Ubra menilai, efektivitas MBG akan meningkat jika diintegrasikan langsung dengan kurikulum. Guru bisa menjadikan gizi sebagai tema lintas pelajaran.

“Dalam biologi, siswa dapat meneliti kandungan gizi makanan lokal. Dalam fisika, mereka bisa menghitung energi kalori. Dalam PPKn dan Bahasa Indonesia, mereka bisa menulis opini atau debat tentang kebijakan MBG,” jelasnya.

Pendekatan kontekstual ini membuat siswa memahami bahwa belajar bukan sekadar mengejar nilai, tetapi menemukan makna dalam kehidupan sehari-hari — inti dari deep learning sejati.

Guru dan Sekolah sebagai Motor Gerakan MBG

Ubra juga menekankan pentingnya peran guru dalam menjembatani MBG dengan peningkatan motivasi belajar. Guru bukan hanya pengajar, tetapi motivator yang memahami kondisi psikologis siswa. “Dialog ringan saat makan bersama bisa menjadi momen penting untuk menumbuhkan semangat dan kedekatan emosional,” tulisnya.

Ia juga mendorong sekolah untuk berkolaborasi dengan petani lokal, koperasi siswa, dan UMKM pangan agar program berjalan berkelanjutan. Keterlibatan siswa dalam pengelolaan MBG bahkan bisa menjadi bagian dari project-based learning yang melatih tanggung jawab sosial dan kewirausahaan.

Tantangan dan Visi ke Depan

Meski memiliki banyak manfaat, Ubra tidak menutup mata terhadap tantangan implementasi MBG, seperti pendanaan, distribusi, dan pengawasan kualitas gizi. Namun, ia optimistis, tantangan tersebut bisa diatasi dengan kerja sama lintas sektor antara pemerintah, sekolah, dan masyarakat.

“Ke depan, MBG harus dipandang sebagai gerakan nasional pemberdayaan generasi pembelajar mendalam, bukan sekadar program bantuan. Sekolah bisa membangun smart canteen, sistem pemantauan gizi berbasis aplikasi, dan melibatkan siswa dalam manajemen dapur sekolah,” ujarnya.

Generasi Sehat, Cerdas, dan Bahagia

Dalam penutup opininya, Ubra menegaskan bahwa MBG merupakan pondasi peradaban belajar baru di era deep learning. “Tidak akan ada pembelajaran bermakna jika siswa lapar, letih, atau kehilangan semangat. MBG menumbuhkan tubuh yang sehat, pikiran yang jernih, dan hati yang bahagia,” tulisnya.

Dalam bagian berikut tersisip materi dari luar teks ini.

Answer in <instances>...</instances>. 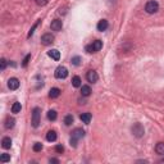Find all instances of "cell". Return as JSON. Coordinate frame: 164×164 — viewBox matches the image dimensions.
<instances>
[{
  "mask_svg": "<svg viewBox=\"0 0 164 164\" xmlns=\"http://www.w3.org/2000/svg\"><path fill=\"white\" fill-rule=\"evenodd\" d=\"M145 10H146V13H149V14H154V13H157L159 10L158 1H155V0H150V1H148V3H146V5H145Z\"/></svg>",
  "mask_w": 164,
  "mask_h": 164,
  "instance_id": "obj_1",
  "label": "cell"
},
{
  "mask_svg": "<svg viewBox=\"0 0 164 164\" xmlns=\"http://www.w3.org/2000/svg\"><path fill=\"white\" fill-rule=\"evenodd\" d=\"M40 118H41V109L40 108H35L32 110V127L37 128L40 124Z\"/></svg>",
  "mask_w": 164,
  "mask_h": 164,
  "instance_id": "obj_2",
  "label": "cell"
},
{
  "mask_svg": "<svg viewBox=\"0 0 164 164\" xmlns=\"http://www.w3.org/2000/svg\"><path fill=\"white\" fill-rule=\"evenodd\" d=\"M55 78H58V80H64V78H67V76H68V69L66 67H63V66H60L58 67L57 69H55Z\"/></svg>",
  "mask_w": 164,
  "mask_h": 164,
  "instance_id": "obj_3",
  "label": "cell"
},
{
  "mask_svg": "<svg viewBox=\"0 0 164 164\" xmlns=\"http://www.w3.org/2000/svg\"><path fill=\"white\" fill-rule=\"evenodd\" d=\"M131 129H132V133L136 137H142L144 136V133H145V129H144V127H142L141 123H135Z\"/></svg>",
  "mask_w": 164,
  "mask_h": 164,
  "instance_id": "obj_4",
  "label": "cell"
},
{
  "mask_svg": "<svg viewBox=\"0 0 164 164\" xmlns=\"http://www.w3.org/2000/svg\"><path fill=\"white\" fill-rule=\"evenodd\" d=\"M86 80H87L90 83H95V82H98L99 76L94 69H91V71H89L87 73H86Z\"/></svg>",
  "mask_w": 164,
  "mask_h": 164,
  "instance_id": "obj_5",
  "label": "cell"
},
{
  "mask_svg": "<svg viewBox=\"0 0 164 164\" xmlns=\"http://www.w3.org/2000/svg\"><path fill=\"white\" fill-rule=\"evenodd\" d=\"M41 42H42V45H51L54 42V36L51 35V33H45V35H42L41 37Z\"/></svg>",
  "mask_w": 164,
  "mask_h": 164,
  "instance_id": "obj_6",
  "label": "cell"
},
{
  "mask_svg": "<svg viewBox=\"0 0 164 164\" xmlns=\"http://www.w3.org/2000/svg\"><path fill=\"white\" fill-rule=\"evenodd\" d=\"M85 136V131L82 128H76V129H73V132H72V139H75L78 141L80 139H82V137Z\"/></svg>",
  "mask_w": 164,
  "mask_h": 164,
  "instance_id": "obj_7",
  "label": "cell"
},
{
  "mask_svg": "<svg viewBox=\"0 0 164 164\" xmlns=\"http://www.w3.org/2000/svg\"><path fill=\"white\" fill-rule=\"evenodd\" d=\"M8 87H9L10 90H17L19 87V80L16 78V77L9 78V81H8Z\"/></svg>",
  "mask_w": 164,
  "mask_h": 164,
  "instance_id": "obj_8",
  "label": "cell"
},
{
  "mask_svg": "<svg viewBox=\"0 0 164 164\" xmlns=\"http://www.w3.org/2000/svg\"><path fill=\"white\" fill-rule=\"evenodd\" d=\"M50 27H51V30H53V31H60V30H62V27H63V22H62L60 19H54L53 22H51Z\"/></svg>",
  "mask_w": 164,
  "mask_h": 164,
  "instance_id": "obj_9",
  "label": "cell"
},
{
  "mask_svg": "<svg viewBox=\"0 0 164 164\" xmlns=\"http://www.w3.org/2000/svg\"><path fill=\"white\" fill-rule=\"evenodd\" d=\"M109 27V23H108V21L106 19H101V21H99V23L96 26V28H98V31H106V28Z\"/></svg>",
  "mask_w": 164,
  "mask_h": 164,
  "instance_id": "obj_10",
  "label": "cell"
},
{
  "mask_svg": "<svg viewBox=\"0 0 164 164\" xmlns=\"http://www.w3.org/2000/svg\"><path fill=\"white\" fill-rule=\"evenodd\" d=\"M47 55H49L51 59H54V60H59L60 59V53H59V50H57V49H51L50 51H47Z\"/></svg>",
  "mask_w": 164,
  "mask_h": 164,
  "instance_id": "obj_11",
  "label": "cell"
},
{
  "mask_svg": "<svg viewBox=\"0 0 164 164\" xmlns=\"http://www.w3.org/2000/svg\"><path fill=\"white\" fill-rule=\"evenodd\" d=\"M81 94H82V96H85V98L90 96V94H91V87H90L89 85L81 86Z\"/></svg>",
  "mask_w": 164,
  "mask_h": 164,
  "instance_id": "obj_12",
  "label": "cell"
},
{
  "mask_svg": "<svg viewBox=\"0 0 164 164\" xmlns=\"http://www.w3.org/2000/svg\"><path fill=\"white\" fill-rule=\"evenodd\" d=\"M57 132L54 131V129H51V131H49L46 133V140L49 141V142H54L55 140H57Z\"/></svg>",
  "mask_w": 164,
  "mask_h": 164,
  "instance_id": "obj_13",
  "label": "cell"
},
{
  "mask_svg": "<svg viewBox=\"0 0 164 164\" xmlns=\"http://www.w3.org/2000/svg\"><path fill=\"white\" fill-rule=\"evenodd\" d=\"M91 46H92L94 53H96V51H99V50H100L101 47H103V41H101V40H95V41H92Z\"/></svg>",
  "mask_w": 164,
  "mask_h": 164,
  "instance_id": "obj_14",
  "label": "cell"
},
{
  "mask_svg": "<svg viewBox=\"0 0 164 164\" xmlns=\"http://www.w3.org/2000/svg\"><path fill=\"white\" fill-rule=\"evenodd\" d=\"M80 119H81L85 124H89L90 122H91V114H90V113H83V114L80 115Z\"/></svg>",
  "mask_w": 164,
  "mask_h": 164,
  "instance_id": "obj_15",
  "label": "cell"
},
{
  "mask_svg": "<svg viewBox=\"0 0 164 164\" xmlns=\"http://www.w3.org/2000/svg\"><path fill=\"white\" fill-rule=\"evenodd\" d=\"M1 146H3V149H10V146H12L10 137H4L1 140Z\"/></svg>",
  "mask_w": 164,
  "mask_h": 164,
  "instance_id": "obj_16",
  "label": "cell"
},
{
  "mask_svg": "<svg viewBox=\"0 0 164 164\" xmlns=\"http://www.w3.org/2000/svg\"><path fill=\"white\" fill-rule=\"evenodd\" d=\"M59 95H60V90L58 87H53L49 92V96L51 99H57V98H59Z\"/></svg>",
  "mask_w": 164,
  "mask_h": 164,
  "instance_id": "obj_17",
  "label": "cell"
},
{
  "mask_svg": "<svg viewBox=\"0 0 164 164\" xmlns=\"http://www.w3.org/2000/svg\"><path fill=\"white\" fill-rule=\"evenodd\" d=\"M155 151L159 155H164V142H158L155 145Z\"/></svg>",
  "mask_w": 164,
  "mask_h": 164,
  "instance_id": "obj_18",
  "label": "cell"
},
{
  "mask_svg": "<svg viewBox=\"0 0 164 164\" xmlns=\"http://www.w3.org/2000/svg\"><path fill=\"white\" fill-rule=\"evenodd\" d=\"M72 85H73V87H81V86H82L81 77H78V76L73 77V78H72Z\"/></svg>",
  "mask_w": 164,
  "mask_h": 164,
  "instance_id": "obj_19",
  "label": "cell"
},
{
  "mask_svg": "<svg viewBox=\"0 0 164 164\" xmlns=\"http://www.w3.org/2000/svg\"><path fill=\"white\" fill-rule=\"evenodd\" d=\"M14 124H16V119L14 118H8L5 120V128L7 129H12L13 127H14Z\"/></svg>",
  "mask_w": 164,
  "mask_h": 164,
  "instance_id": "obj_20",
  "label": "cell"
},
{
  "mask_svg": "<svg viewBox=\"0 0 164 164\" xmlns=\"http://www.w3.org/2000/svg\"><path fill=\"white\" fill-rule=\"evenodd\" d=\"M21 109H22V105H21V103H18V101L14 103V104L12 105V113H14V114L19 113Z\"/></svg>",
  "mask_w": 164,
  "mask_h": 164,
  "instance_id": "obj_21",
  "label": "cell"
},
{
  "mask_svg": "<svg viewBox=\"0 0 164 164\" xmlns=\"http://www.w3.org/2000/svg\"><path fill=\"white\" fill-rule=\"evenodd\" d=\"M46 117H47V119H49V120L53 122V120L57 119L58 114H57V112H55V110H49V112H47V114H46Z\"/></svg>",
  "mask_w": 164,
  "mask_h": 164,
  "instance_id": "obj_22",
  "label": "cell"
},
{
  "mask_svg": "<svg viewBox=\"0 0 164 164\" xmlns=\"http://www.w3.org/2000/svg\"><path fill=\"white\" fill-rule=\"evenodd\" d=\"M73 122H75V118H73L72 114H68L64 117V123H66V126H71Z\"/></svg>",
  "mask_w": 164,
  "mask_h": 164,
  "instance_id": "obj_23",
  "label": "cell"
},
{
  "mask_svg": "<svg viewBox=\"0 0 164 164\" xmlns=\"http://www.w3.org/2000/svg\"><path fill=\"white\" fill-rule=\"evenodd\" d=\"M0 162H1V163H8V162H10V155L7 154V153H3L1 155H0Z\"/></svg>",
  "mask_w": 164,
  "mask_h": 164,
  "instance_id": "obj_24",
  "label": "cell"
},
{
  "mask_svg": "<svg viewBox=\"0 0 164 164\" xmlns=\"http://www.w3.org/2000/svg\"><path fill=\"white\" fill-rule=\"evenodd\" d=\"M32 149H33V151H35V153L41 151V150H42V144H41V142H35L33 146H32Z\"/></svg>",
  "mask_w": 164,
  "mask_h": 164,
  "instance_id": "obj_25",
  "label": "cell"
},
{
  "mask_svg": "<svg viewBox=\"0 0 164 164\" xmlns=\"http://www.w3.org/2000/svg\"><path fill=\"white\" fill-rule=\"evenodd\" d=\"M38 23H40V21H37V22H36L35 24H33V26H32V28H31V30H30V32H28V36H27V37H31V36L33 35V32H35V30H36V27H37V26H38Z\"/></svg>",
  "mask_w": 164,
  "mask_h": 164,
  "instance_id": "obj_26",
  "label": "cell"
},
{
  "mask_svg": "<svg viewBox=\"0 0 164 164\" xmlns=\"http://www.w3.org/2000/svg\"><path fill=\"white\" fill-rule=\"evenodd\" d=\"M30 60H31V54L26 55V58L23 59V62H22V66H23V67H27V64H28Z\"/></svg>",
  "mask_w": 164,
  "mask_h": 164,
  "instance_id": "obj_27",
  "label": "cell"
},
{
  "mask_svg": "<svg viewBox=\"0 0 164 164\" xmlns=\"http://www.w3.org/2000/svg\"><path fill=\"white\" fill-rule=\"evenodd\" d=\"M5 67H7V60L4 58H1V59H0V69L4 71V69H5Z\"/></svg>",
  "mask_w": 164,
  "mask_h": 164,
  "instance_id": "obj_28",
  "label": "cell"
},
{
  "mask_svg": "<svg viewBox=\"0 0 164 164\" xmlns=\"http://www.w3.org/2000/svg\"><path fill=\"white\" fill-rule=\"evenodd\" d=\"M47 1H49V0H35V3L37 4L38 7H44V5H46Z\"/></svg>",
  "mask_w": 164,
  "mask_h": 164,
  "instance_id": "obj_29",
  "label": "cell"
},
{
  "mask_svg": "<svg viewBox=\"0 0 164 164\" xmlns=\"http://www.w3.org/2000/svg\"><path fill=\"white\" fill-rule=\"evenodd\" d=\"M55 151H57L58 154H62L64 151V146L63 145H57L55 146Z\"/></svg>",
  "mask_w": 164,
  "mask_h": 164,
  "instance_id": "obj_30",
  "label": "cell"
},
{
  "mask_svg": "<svg viewBox=\"0 0 164 164\" xmlns=\"http://www.w3.org/2000/svg\"><path fill=\"white\" fill-rule=\"evenodd\" d=\"M80 62H81V58H80V57H75V58H72V63L75 64V66H80Z\"/></svg>",
  "mask_w": 164,
  "mask_h": 164,
  "instance_id": "obj_31",
  "label": "cell"
},
{
  "mask_svg": "<svg viewBox=\"0 0 164 164\" xmlns=\"http://www.w3.org/2000/svg\"><path fill=\"white\" fill-rule=\"evenodd\" d=\"M49 162H50V163H55V164H58V163H59V160H58V159H55V158H51Z\"/></svg>",
  "mask_w": 164,
  "mask_h": 164,
  "instance_id": "obj_32",
  "label": "cell"
}]
</instances>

Ia menegaskan, pendidikan adalah investasi masa depan, dan MBG adalah modal utamanya. “Di balik setiap anak yang kenyang dan sehat, tersembunyi potensi ilmuwan, pemimpin, dan inovator masa depan yang siap membawa Indonesia menuju kejayaan,” pungkasnya.

Catatan Redaksi:

Tulisan ini merupakan opini edukatif karya Gerry Ubra, S.Pd, Guru SMA Negeri 1 Tual. Pandangan dalam artikel ini sepenuhnya menjadi tanggung jawab penulis, namun relevan untuk memperkaya wacana pendidikan nasional di era pembelajaran mendalam.